_Given text_.
^^^^^^^^

The straightforward way to solve this problem is to create a
dictionary. Like so:
[...]

a, b = get_information(line)
if a in dict.keys():
dict[a].append(b)
else:
dict[a] = [b]

So I timed the three suggestions with a few different datasets:
cat builddict.py def askpermission(d, k, v):
if k in d:
d[k].append(v)
else:
d[k] = [v]

def askforgiveness(d, k, v):
try:
d[k].append(v)
except KeyError:
d[k] = [v]

def default(d, k, v):
d.setdefault(k, []).append(v)

def test(items, func):
d = {}
for k, v in items:
func(d, k, v)

Dataset where every value causes a collision:
python -m timeit -s "import builddict as bd" "bd.test([(100, i) for i in range(1000)], bd.askpermission)"
1000 loops, best of 3: 1.62 msec per loop
python -m timeit -s "import builddict as bd" "bd.test([(100, i) for i in range(1000)], bd.askforgiveness)"
1000 loops, best of 3: 1.58 msec per loop
python -m timeit -s "import builddict as bd" "bd.test([(100, i) for i in range(1000)], bd.default)"
100 loops, best of 3: 2.03 msec per loop
Dataset where no value causes a collision:
python -m timeit -s "import builddict as bd" "bd.test([(i, i) for i in range(1000)], bd.askpermission)"
100 loops, best of 3: 2.29 msec per loop
python -m timeit -s "import builddict as bd" "bd.test([(i, i) for i in range(1000)], bd.askforgiveness)"
100 loops, best of 3: 9.96 msec per loop
python -m timeit -s "import builddict as bd" "bd.test([(i, i) for i in range(1000)], bd.default)"
100 loops, best of 3: 2.98 msec per loop
Datset where one of every 5 values causes a collision:
python -m timeit -s "import builddict as bd" "bd.test([(i % 5, i) for i in range(1000)], bd.askpermission)"
1000 loops, best of 3: 1.82 msec per loop
python -m timeit -s "import builddict as bd" "bd.test([(i % 5, i) for i in range(1000)], bd.askforgiveness)"
1000 loops, best of 3: 1.79 msec per loop
python -m timeit -s "import builddict as bd" "bd.test([(i % 5, i) for

i in range(1000)], bd.default)"
100 loops, best of 3: 2.2 msec per loop
So, when there are lots of collisions, you may get a small benefit from
the try/except solution. If there are very few collisions, you probably
would rather the if/else solution. The setdefault solution patterns
about like the if/else solution, but is somewhat slower.

I will probably continue to use setdefault, because I think it's
prettier =) but if you're running into a speed bottleneck in this sort
of situation, you might consider one of the other solutions.

^^^^^^^^

_Data section_.
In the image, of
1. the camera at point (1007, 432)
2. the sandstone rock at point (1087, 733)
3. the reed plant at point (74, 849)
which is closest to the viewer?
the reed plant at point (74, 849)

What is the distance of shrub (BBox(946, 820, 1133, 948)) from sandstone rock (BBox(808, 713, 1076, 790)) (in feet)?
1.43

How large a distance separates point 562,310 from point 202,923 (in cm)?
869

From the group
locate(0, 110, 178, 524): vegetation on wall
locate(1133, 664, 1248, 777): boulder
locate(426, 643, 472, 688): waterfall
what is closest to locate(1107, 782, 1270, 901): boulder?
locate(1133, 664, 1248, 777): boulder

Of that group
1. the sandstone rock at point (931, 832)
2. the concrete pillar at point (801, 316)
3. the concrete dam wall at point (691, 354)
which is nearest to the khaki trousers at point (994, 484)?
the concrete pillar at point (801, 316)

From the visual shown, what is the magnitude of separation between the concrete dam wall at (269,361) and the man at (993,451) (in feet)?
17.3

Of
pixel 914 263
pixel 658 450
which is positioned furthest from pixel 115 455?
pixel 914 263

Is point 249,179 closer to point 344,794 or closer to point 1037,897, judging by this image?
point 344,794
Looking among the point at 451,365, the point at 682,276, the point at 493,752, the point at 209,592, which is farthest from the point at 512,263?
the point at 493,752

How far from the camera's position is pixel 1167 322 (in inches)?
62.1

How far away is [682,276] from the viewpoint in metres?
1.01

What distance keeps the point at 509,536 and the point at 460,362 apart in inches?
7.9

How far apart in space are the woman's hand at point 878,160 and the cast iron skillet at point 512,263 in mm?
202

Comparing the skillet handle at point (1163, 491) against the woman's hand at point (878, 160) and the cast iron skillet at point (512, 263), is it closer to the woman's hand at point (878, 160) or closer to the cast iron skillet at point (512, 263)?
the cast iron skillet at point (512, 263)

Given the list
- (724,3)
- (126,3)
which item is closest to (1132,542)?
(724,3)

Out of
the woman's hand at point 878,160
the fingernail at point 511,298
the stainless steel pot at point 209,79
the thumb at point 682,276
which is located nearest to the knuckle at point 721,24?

^^^^^^^^

_Task prompt_.
From the post on timing dictionary-building methods, reproduce the stretch from "100 loops, best of 3: 2.98" through "is somewhat slower.". The rows have no part in this work.

_Response_.
100 loops, best of 3: 2.98 msec per loop
Datset where one of every 5 values causes a collision:
python -m timeit -s "import builddict as bd" "bd.test([(i % 5, i) for i in range(1000)], bd.askpermission)"
1000 loops, best of 3: 1.82 msec per loop
python -m timeit -s "import builddict as bd" "bd.test([(i % 5, i) for i in range(1000)], bd.askforgiveness)"
1000 loops, best of 3: 1.79 msec per loop
python -m timeit -s "import builddict as bd" "bd.test([(i % 5, i) for

i in range(1000)], bd.default)"
100 loops, best of 3: 2.2 msec per loop
So, when there are lots of collisions, you may get a small benefit from
the try/except solution. If there are very few collisions, you probably
would rather the if/else solution. The setdefault solution patterns
about like the if/else solution, but is somewhat slower.